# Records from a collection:
+===+

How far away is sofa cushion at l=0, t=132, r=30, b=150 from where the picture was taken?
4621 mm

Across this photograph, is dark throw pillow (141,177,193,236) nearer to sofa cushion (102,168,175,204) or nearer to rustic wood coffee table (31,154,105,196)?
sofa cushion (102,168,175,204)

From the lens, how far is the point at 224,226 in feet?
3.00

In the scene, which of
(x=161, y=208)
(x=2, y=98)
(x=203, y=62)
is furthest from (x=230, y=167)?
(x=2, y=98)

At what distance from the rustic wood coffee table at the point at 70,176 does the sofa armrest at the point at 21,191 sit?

+===+

# EXERCISE AIM:
Can you update all the data above by changing every "rustic wood coffee table" to "wooden coffee table" and leaving everything else untouched?

# CORRECT RESULT:
How far away is sofa cushion at l=0, t=132, r=30, b=150 from where the picture was taken?
4621 mm

Across this photograph, is dark throw pillow (141,177,193,236) nearer to sofa cushion (102,168,175,204) or nearer to wooden coffee table (31,154,105,196)?
sofa cushion (102,168,175,204)

From the lens, how far is the point at 224,226 in feet?
3.00

In the scene, which of
(x=161, y=208)
(x=2, y=98)
(x=203, y=62)
is furthest from (x=230, y=167)?
(x=2, y=98)

At what distance from the wooden coffee table at the point at 70,176 does the sofa armrest at the point at 21,191 sit?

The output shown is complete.